2. Don’t Make the Group Too Big
Once your group gets going, it’s unlikely that every member will be able to attend every meeting. This is especially true of busy times like holiday months. It’s nice if you have enough participants so you’ll still be able to hold discussions during leaner times.
On the other hand, as you’ve probably seen at other events, too large a group makes it impossible for everyone to join the conversation. A very full room increases the odds that a few individuals will do all the talking. This isn’t just frustrating for the quieter folks; it can also prevent you from exploring the subject from multiple angles.
Besides, a more-intimately sized group will feel safer for women who want to discuss how the ideas behind the readings connect with their own lives. It’s a good thing if members can be open about personal struggles or questions.
Even though it would be fun to invite more people, I’ve forced myself to stick with a smaller number for now. I’ve found that an initial set of about nine invitations gives me meetings of five to eight, which works out nicely for our discussions.
3. Choose a Fitting Setting and Time of Day
For my group, an evening meeting time is what works. It accommodates women who work during the day and lets the mothers of young children leave their kids with dad. Although it would certainly be possible to talk while kiddos play nearby, the tone would be a great deal more punctuated!
It’s easier to relax and share in the coziness of a home than it would be in, say, a church classroom. Currently, we meet at my house. While the weather was nice we used a table on my back porch, and now that it’s cold we’re in the dining room.

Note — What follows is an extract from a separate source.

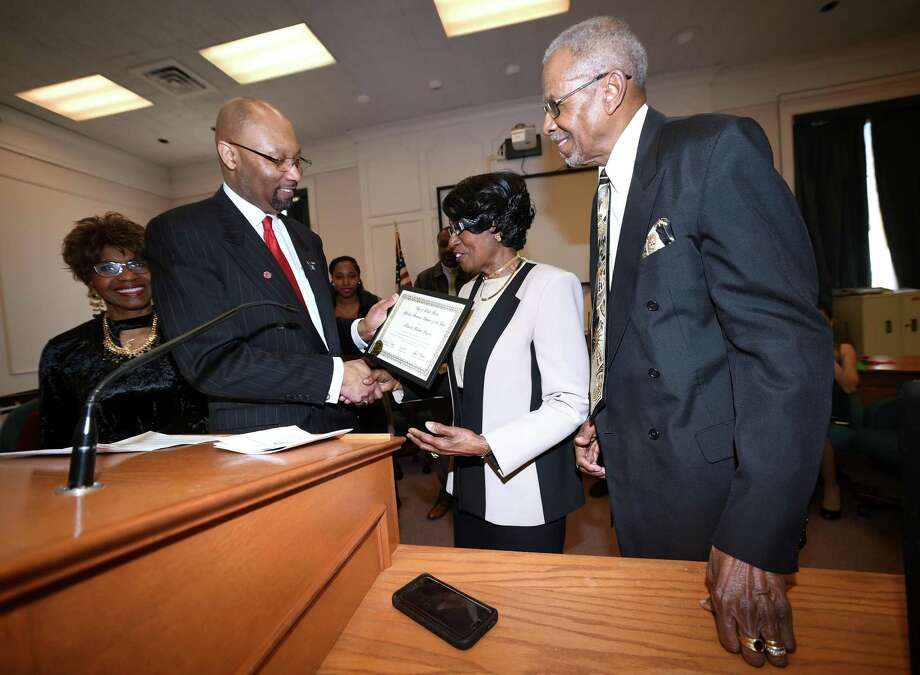From left, Bea Johnson, president of the West Haven Black Heritage Committee, watches master of ceremonies Steven R. Mullins present Roberta and Moses Douglas the West Haven African-American Citizens of the Year Award  at West Haven City Hall Wednesday. Photo: Arnold Gold / Hearst Connecticut Media / New Haven Register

I like meeting around a table for two reasons. One, it makes it easier for me to serve tea and snacks. Two, I think it can be easier for shy folks to open up in such a setting than if they were on couches with open space between them and nothing to hold in their hands.
I don’t go crazy cleaning my house from top to bottom, but I do try to make sure the space where we meet is pleasant, peaceful, and uncluttered. The physical atmosphere definitely influences the tone of a gathering. A pleasant atmosphere, however, doesn’t have to be fancy. You can always put store-bought cookies in a pretty dish.
I would much rather clean and brew tea than drive somewhere at night, so I’m grateful to my lovely group for traveling to my house. You, however, may prefer to ask a friend to take on the role of hostess while you lead the discussions.
One benefit is the inherent guarantee that every meeting will start with at least two members. Alternatively, you may decide that an online format is best for your group until everyone is comfortable meeting in-person.
4. Choose Your First Topic
Once your ladies have gathered, you can poll them on their interests. To start, though, you’ll want to choose an initial topic. The specific articles you choose will help narrow your conversation. Here is what my group discussed at our first meeting.
I want to see a stimulating and lively discussion, so I’d rather assign a reading that not everyone agrees with (or even one I don’t fully agree with myself!) than stick only to “safe” articles. Perhaps you’ve seen something thought-provoking in The Federalist lately and want to know what your friends think. Now’s your chance to find out.
Writing discussion questions for at least the first meeting is a good idea. If you prefer a more free-flowing discussion, you may not need them; but they will at least give you back-up if the group sits in awkward silence or goes completely off-topic.
There’s no better time than 2021 to build community with other Christian women by discussing how ideas and theology should shape our lives. Try it!